───── Source document

We, however, do not find the Commission's Notice of Right to Sue Within Thirty Days to be so misleading as to justify ignoring the thirty-day limitation period of § 706(e). The letter plainly states that if a complainant wishes to *86 institute suit and finds he needs assistance in doing this, he can go to a federal district court which may appoint counsel to represent him. We do not believe this language suggests in any way that the institution of suit in federal court is synonymous with the filing of an application for appointment of counsel.
We, therefore, find that plaintiff's Title VII action was not timely commenced under § 706(e) of the Civil Rights Act of 1964. For this reason, defendant's motion to dismiss that claim is granted.
MOTION TO DISMISS PLAINTIFF'S CLAIM UNDER SECTION 1981 OF THE CIVIL RIGHTS ACT OF 1866
42 U.S.C. § 1981 provides that: "All persons within the jurisdiction of the United States shall have the same right in every state and territory to make and enforce contracts * * * as is enjoyed by white citizens * * *." Defendant maintains that plaintiff's claim for relief under 42 U.S.C. § 1981 must be dismissed because this section does not create a cause of action for private racial discrimination in employment, but, instead, requires some action by the state.

──────────
───── Collected data

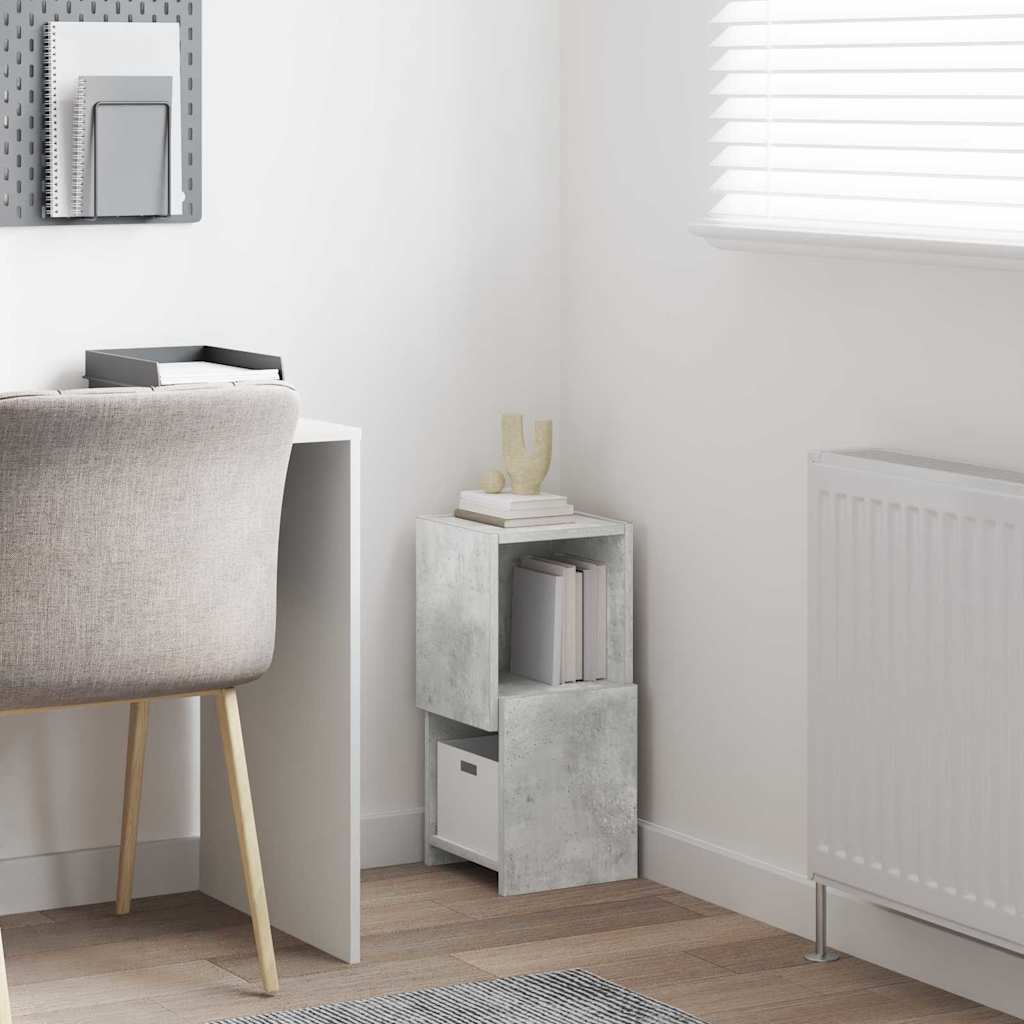 Hoekkast Beton Grijs 25,5x25x55cm Bewerkt hout is nu te koop bij PeponiXL, paradijselijk wonen!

──────────

» **Required action**
Reproduce the court opinion excerpt in full, word for word. Rely solely on the court opinion excerpt above and not on the material.

» **Answer for this exercise**
We, however, do not find the Commission's Notice of Right to Sue Within Thirty Days to be so misleading as to justify ignoring the thirty-day limitation period of § 706(e). The letter plainly states that if a complainant wishes to *86 institute suit and finds he needs assistance in doing this, he can go to a federal district court which may appoint counsel to represent him. We do not believe this language suggests in any way that the institution of suit in federal court is synonymous with the filing of an application for appointment of counsel.
We, therefore, find that plaintiff's Title VII action was not timely commenced under § 706(e) of the Civil Rights Act of 1964. For this reason, defendant's motion to dismiss that claim is granted.
MOTION TO DISMISS PLAINTIFF'S CLAIM UNDER SECTION 1981 OF THE CIVIL RIGHTS ACT OF 1866
42 U.S.C. § 1981 provides that: "All persons within the jurisdiction of the United States shall have the same right in every state and territory to make and enforce contracts * * * as is enjoyed by white citizens * * *." Defendant maintains that plaintiff's claim for relief under 42 U.S.C. § 1981 must be dismissed because this section does not create a cause of action for private racial discrimination in employment, but, instead, requires some action by the state.